Source - http://www.mkyong.com/java/java-https-client-httpsurlconnection-example/
import java.net.MalformedURLException;
import java.net.URL;
import java.security.cert.Certificate;
import java.io.*;
import javax.net.ssl.HttpsURLConnection;
import javax.net.ssl.SSLPeerUnverifiedException;
public class HttpsClient{
public static void main(String[] args)
{
new HttpsClient().testIt();
}
private void testIt(){
String https_url = "https://www.google.com/";
URL url;
try {
url = new URL(https_url);
HttpsURLConnection con = (HttpsURLConnection)url.openConnection();
//dumpl all cert info
print_https_cert(con);
//dump all the content
print_content(con);
} catch (MalformedURLException e) {
e.printStackTrace();
} catch (IOException e) {
e.printStackTrace();
}
}
private void print_https_cert(HttpsURLConnection con){
if(con!=null){
try {
System.out.println("Response Code : " + con.getResponseCode());
System.out.println("Cipher Suite : " + con.getCipherSuite());
System.out.println("\n");
Certificate[] certs = con.getServerCertificates();
for(Certificate cert : certs){
System.out.println("Cert Type : " + cert.getType());
System.out.println("Cert Hash Code : " + cert.hashCode());
System.out.println("Cert Public Key Algorithm : "

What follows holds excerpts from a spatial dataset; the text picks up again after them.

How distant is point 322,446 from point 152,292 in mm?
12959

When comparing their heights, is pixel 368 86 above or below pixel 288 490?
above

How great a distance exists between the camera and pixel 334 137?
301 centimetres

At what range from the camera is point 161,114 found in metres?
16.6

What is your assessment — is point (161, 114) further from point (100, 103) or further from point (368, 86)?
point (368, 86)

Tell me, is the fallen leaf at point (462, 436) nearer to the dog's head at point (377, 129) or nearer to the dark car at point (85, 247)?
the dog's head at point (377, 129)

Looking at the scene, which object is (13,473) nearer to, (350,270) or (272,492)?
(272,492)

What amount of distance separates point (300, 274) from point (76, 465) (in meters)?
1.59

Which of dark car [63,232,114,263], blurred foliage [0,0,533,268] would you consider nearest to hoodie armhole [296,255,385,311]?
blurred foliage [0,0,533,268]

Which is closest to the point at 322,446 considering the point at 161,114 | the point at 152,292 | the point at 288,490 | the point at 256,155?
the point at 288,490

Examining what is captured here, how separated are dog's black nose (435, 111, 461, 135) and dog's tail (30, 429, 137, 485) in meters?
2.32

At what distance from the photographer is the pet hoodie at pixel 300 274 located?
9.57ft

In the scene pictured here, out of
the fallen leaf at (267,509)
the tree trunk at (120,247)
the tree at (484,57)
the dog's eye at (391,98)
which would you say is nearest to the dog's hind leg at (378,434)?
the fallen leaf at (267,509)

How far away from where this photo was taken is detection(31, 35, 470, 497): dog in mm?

+ cert.getPublicKey().getAlgorithm());
System.out.println("Cert Public Key Format : "
+ cert.getPublicKey().getFormat());
System.out.println("\n");
}
} catch (SSLPeerUnverifiedException e) {
e.printStackTrace();
} catch (IOException e){
e.printStackTrace();
}
}
}
private void print_content(HttpsURLConnection con){
if(con!=null){
try {
System.out.println("****** Content of the URL ********");
BufferedReader br =
new BufferedReader(
new InputStreamReader(con.getInputStream()));
String input;
while ((input = br.readLine()) != null){
System.out.println(input);
}
br.close();
} catch (IOException e) {
e.printStackTrace();
}
}
}
}
Every website manages logins differently. You will need to scout the website, find out how the session is maintained, and mimic the functions in such a way that the server can't tell that it is not a browser.
In general, a web server stores a secret hash in the cookie. Here is the process
Post a login and password to said url using HttpsURLConnection to send the form.
The server responds with a hash in a header that it wants stored in the cookie. Usually has session in the name.
Send requests back with the hash in the header in the correct value
All of the above can be done only using URL and HttpsURLConnection, but you will need to mimic a browser exactly to trick the server.
For scouting, I would recommend using a tool like fiddler. It captures all communication from the webserver and back, so that you can see exactly what is going on at the http level to mimic in your java code.
Here is an overview of fiddler. I have never looked at the logs. Fiddler has a sweet interface. The video is really boring, but it gives an overview of the interface. You want to look at the raw text view, and mimic that.
For your other question, owasp is a great resource for best practices. The reality is that there is a lot of insecure and bad code out there that does stuff that you would never expect. I have seen a server put the boolean value inside of a script tag to be stored as a javascript variable. You just have to carefully watch how the server changes the responses after you log in. For a popular website following best practices, they will use the above method.